Pepsi announced last week that it will lay off around 100 employees at distribution plants that supply the Philadelphia area. This is the latest blow for the city’s new beverage tax, which went into effect in January.
“Unfortunately, after careful consideration of the economic realities created by the recently enacted beverage tax, we have been forced to give notice that we intend to eliminate 80 to 100 positions, including frontline and supervisory roles,” Pepsi spokesman Dave DeCecco said, according to Philly.com.
However, the layoffs could be quickly reversed if the beverage tax is abandoned, according to DeCecco.
“If the tax is struck down or repealed, we plan to bring people back to work,” DeCecco said, according to Reuters.
The tax is currently under appeal in the Commonwealth Court, with arguments anticipated to begin in early April.
Although it is commonly known as the “soda tax,” the law also includes all “non-100 percent-fruit drinks; sports drinks; sweetened water; energy drinks; pre-sweetened coffee or tea; and nonalcoholic beverages intended to be mixed into an alcoholic drink,” according to the city of Philadelphia’s website.
The tax, passed in June 2016 by the Philadelphia City Council, adds 1.5 cents to every ounce of liquid, which amounts to an 18-cent tax for a 12-ounce can of soda and a $2.16 tax for a 12-pack of soda.
The tax was implemented to finance pre-kindergarten programs, increase funding to public parks and facilities, and improve the health of Philadelphians, according to a statement published online by Mayor James Kenney’s office.
Since the law was enacted, some local consumers and businesses say they have suffered.
Canada Dry Delaware Valley—a local distributor of Canada Dry Ginger Ale, Sunkist, A&W Root Beer, Arizona Iced Tea and Vita Coco—said business fell 45 percent in Philadelphia in the first five weeks of 2017, compared with the same period last year. Total revenue at Brown’s Super Stores, which operates 12 ShopRite and Fresh Grocer supermarkets, fell 15 percent at its six retailers in the city.
According to Bloomberg, the CEO of Brown’s Super Stores, Jeff Brown, said, “In 30 years of business, there’s never been a circumstance in which we’ve ever had a sales decline of any significant amount, I would describe the impact as nothing less than devastating.”
The Commonwealth Foundation, a free-market think tank based in Pennsylvania, condemned the soda tax in an article published on its website last month, saying, “Philadelphia’s mistake should serve as [a] stinging reminder that tax hikes—no matter how seemingly inconsequential or justifiable—can hurt many of the people who can least afford to pay.”
The Commonwealth Foundation said the tax is “putting people out of work and raising the cost of groceries.”
Daren Bakst, a research fellow in agricultural policy at The Heritage Foundation, echoed these sentiments.
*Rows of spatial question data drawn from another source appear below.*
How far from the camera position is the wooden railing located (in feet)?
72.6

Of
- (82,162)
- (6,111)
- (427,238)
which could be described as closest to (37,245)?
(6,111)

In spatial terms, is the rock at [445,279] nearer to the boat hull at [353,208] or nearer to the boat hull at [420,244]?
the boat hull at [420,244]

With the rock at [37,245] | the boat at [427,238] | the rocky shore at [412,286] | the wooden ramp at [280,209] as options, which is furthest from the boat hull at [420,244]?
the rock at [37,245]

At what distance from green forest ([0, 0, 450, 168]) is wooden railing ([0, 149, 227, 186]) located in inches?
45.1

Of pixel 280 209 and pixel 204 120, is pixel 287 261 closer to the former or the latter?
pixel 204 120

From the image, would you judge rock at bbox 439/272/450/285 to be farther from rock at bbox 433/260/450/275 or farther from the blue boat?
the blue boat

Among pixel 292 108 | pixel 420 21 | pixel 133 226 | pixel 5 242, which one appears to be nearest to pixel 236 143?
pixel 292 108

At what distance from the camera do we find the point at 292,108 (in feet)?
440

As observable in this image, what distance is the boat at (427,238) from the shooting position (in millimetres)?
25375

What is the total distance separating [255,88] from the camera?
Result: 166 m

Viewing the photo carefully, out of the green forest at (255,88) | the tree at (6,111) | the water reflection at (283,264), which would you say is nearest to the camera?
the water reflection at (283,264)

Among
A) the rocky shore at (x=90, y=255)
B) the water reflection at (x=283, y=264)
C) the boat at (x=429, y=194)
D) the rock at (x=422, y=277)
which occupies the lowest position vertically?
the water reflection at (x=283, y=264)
“The Philadelphia City Council decided it knew what its city residents should eat and drink. Freedom was apparently not important to them,” Bakst told The Daily Signal in an email. “They didn’t care that it would undermine freedom. They didn’t care that it would hurt small businesses in their city. Nor did they care that a tax like this is regressive, hurting the poor the most because a greater share of the poor’s income goes to food purchases.
“The Philadelphia City Council deserves all the blame that is coming their way. For those unfortunate individuals who are losing their jobs, they can thank this to the arrogance of people who think they should socially engineer diets,” Bakst said.